Problems to solve:
#1 In the baby names lab below, write out the passage from "2. Exercise some" to "Pandas plotting here.".
#2 Decide whether each statement agrees with the baby names lab below: (a) the US Social Security Administration collected the data; (b) the PDF descriptions in names.zip match the data format exactly; (c) the dataset uses the word "sex" rather than "gender." For each, answer yes or no and quote the deciding words.

═══ Page ═══

Lab 4: Baby Names


In [ ]:
# Run this cell to set up the notebook.
import numpy as np
import pandas as pd
import seaborn as sns

import matplotlib
%matplotlib inline
import matplotlib.pyplot as plt

!pip install -U okpy
from client.api.notebook import Notebook
ok = Notebook('lab04.ok')

Today's lab has a few goals:

  1. Get more practice with Pandas and visualization code.
  2. Exercise some of the principles of visualization we've been learning about.
  3. Do some basic prediction and inference.

We'll be analyzing a dataset of names. The data were collected by the US Social Security Administration; it includes a large fraction of all people who were born in the United States in recent years. (Because it is based on official government records, the dataset includes some anachronisms, including binary sex classification and the use of the word "gender" rather than "sex." We've left it as we found it.)

Note: Most of the plotting in this lab can be done with <DataFrame>.plot.<plot_method_name>. You can find the documentation for Pandas plotting here.

What's in a name database?

We've included several CSV and PDF files in names.zip. These files are from kaggle.com's site for this dataset. Peruse them to see what the data look like. Note that Kaggle seems to have modified the data format, so the PDF descriptions are not exactly accurate!


In [ ]:
!unzip -o names.zip

In [ ]:
names = pd.read_csv("NationalNames.csv")

In [ ]:
names.head()

EDA

Let's do some basic exploration.

Question 1

In the national database, how many people were recorded each year? Create an appropriate visualization.


In [ ]:
names.groupby("Year")["Count"].sum().plot.line(); #SOLUTION

Question 2

In the national database, among people born in the most recent year, what are the frequencies of the most common and least common names? Create appropriate visualizations.


In [ ]:
names_2014 = names[names['Year'] == 2014]
least_popular_2014 = names_2014.sort_values("Count").iloc[:20]
most_popular_2014 = names_2014.sort_values("Count").iloc[-20:]
least_popular_2014.plot.bar("Name", "Count")

═══ Excerpted records ═══

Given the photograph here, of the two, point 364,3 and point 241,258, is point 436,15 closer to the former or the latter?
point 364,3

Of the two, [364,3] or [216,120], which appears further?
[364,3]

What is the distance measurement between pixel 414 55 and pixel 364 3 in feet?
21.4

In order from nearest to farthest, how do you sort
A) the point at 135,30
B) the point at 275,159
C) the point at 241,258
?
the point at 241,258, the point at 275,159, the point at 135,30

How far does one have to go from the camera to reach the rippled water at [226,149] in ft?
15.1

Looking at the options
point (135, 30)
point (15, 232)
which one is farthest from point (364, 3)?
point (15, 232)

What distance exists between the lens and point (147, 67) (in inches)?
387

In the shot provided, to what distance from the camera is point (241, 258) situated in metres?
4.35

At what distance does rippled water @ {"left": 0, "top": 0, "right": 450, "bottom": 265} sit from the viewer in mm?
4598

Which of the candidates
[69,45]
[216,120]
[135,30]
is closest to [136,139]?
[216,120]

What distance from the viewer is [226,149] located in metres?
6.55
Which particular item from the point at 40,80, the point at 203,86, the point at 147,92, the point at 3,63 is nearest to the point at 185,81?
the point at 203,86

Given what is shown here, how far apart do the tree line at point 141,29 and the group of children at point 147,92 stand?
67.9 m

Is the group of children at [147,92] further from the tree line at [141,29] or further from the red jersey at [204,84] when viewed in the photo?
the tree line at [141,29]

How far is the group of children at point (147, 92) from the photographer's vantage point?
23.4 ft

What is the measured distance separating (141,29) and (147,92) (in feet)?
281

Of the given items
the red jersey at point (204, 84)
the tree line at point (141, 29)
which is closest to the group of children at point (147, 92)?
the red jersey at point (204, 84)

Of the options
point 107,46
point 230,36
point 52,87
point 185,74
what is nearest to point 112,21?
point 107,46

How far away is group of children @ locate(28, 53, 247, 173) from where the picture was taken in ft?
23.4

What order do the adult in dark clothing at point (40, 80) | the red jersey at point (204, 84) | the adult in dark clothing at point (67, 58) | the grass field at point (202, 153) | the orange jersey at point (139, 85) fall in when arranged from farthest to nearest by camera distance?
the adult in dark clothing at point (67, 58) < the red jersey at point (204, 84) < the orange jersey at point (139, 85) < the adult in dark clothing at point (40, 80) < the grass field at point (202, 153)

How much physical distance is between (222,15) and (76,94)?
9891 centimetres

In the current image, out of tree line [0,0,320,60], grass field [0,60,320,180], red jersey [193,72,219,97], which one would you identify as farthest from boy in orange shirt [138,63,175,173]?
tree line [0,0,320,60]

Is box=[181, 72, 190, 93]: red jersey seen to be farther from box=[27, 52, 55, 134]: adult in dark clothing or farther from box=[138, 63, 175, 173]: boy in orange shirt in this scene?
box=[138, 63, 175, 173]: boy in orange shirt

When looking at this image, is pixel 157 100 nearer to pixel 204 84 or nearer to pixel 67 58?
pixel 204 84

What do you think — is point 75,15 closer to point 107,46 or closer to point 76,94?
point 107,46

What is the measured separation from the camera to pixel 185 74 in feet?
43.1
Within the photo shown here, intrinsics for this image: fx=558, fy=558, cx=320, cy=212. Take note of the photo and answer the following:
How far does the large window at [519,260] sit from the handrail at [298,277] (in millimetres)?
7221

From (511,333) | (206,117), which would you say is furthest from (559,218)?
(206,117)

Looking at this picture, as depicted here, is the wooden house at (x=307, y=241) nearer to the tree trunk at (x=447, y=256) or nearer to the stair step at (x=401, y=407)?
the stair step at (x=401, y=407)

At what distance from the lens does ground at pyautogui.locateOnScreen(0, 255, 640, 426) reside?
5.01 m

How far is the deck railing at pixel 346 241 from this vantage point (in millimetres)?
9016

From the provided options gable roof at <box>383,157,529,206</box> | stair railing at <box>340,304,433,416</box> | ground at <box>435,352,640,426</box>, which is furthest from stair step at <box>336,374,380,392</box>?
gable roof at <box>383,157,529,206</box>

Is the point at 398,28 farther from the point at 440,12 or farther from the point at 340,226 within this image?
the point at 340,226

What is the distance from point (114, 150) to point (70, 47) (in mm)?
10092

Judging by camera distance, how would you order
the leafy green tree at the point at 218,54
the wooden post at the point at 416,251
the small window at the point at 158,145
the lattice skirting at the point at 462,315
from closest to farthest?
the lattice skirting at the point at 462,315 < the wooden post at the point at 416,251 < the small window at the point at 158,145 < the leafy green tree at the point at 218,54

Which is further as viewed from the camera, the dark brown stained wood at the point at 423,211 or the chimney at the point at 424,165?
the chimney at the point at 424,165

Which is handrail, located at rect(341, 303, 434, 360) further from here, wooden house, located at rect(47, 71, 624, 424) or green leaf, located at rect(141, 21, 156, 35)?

═══

Results of the exercise:
#1
2. Exercise some of the principles of visualization we've been learning about.
  3. Do some basic prediction and inference.

We'll be analyzing a dataset of names. The data were collected by the US Social Security Administration; it includes a large fraction of all people who were born in the United States in recent years. (Because it is based on official government records, the dataset includes some anachronisms, including binary sex classification and the use of the word "gender" rather than "sex." We've left it as we found it.)

Note: Most of the plotting in this lab can be done with <DataFrame>.plot.<plot_method_name>. You can find the documentation for Pandas plotting here.

#2
(a) Yes: "The data were collected by the US Social Security Administration"
(b) No: "Kaggle seems to have modified the data format, so the PDF descriptions are not exactly accurate!"
(c) No: "the use of the word "gender" rather than "sex.""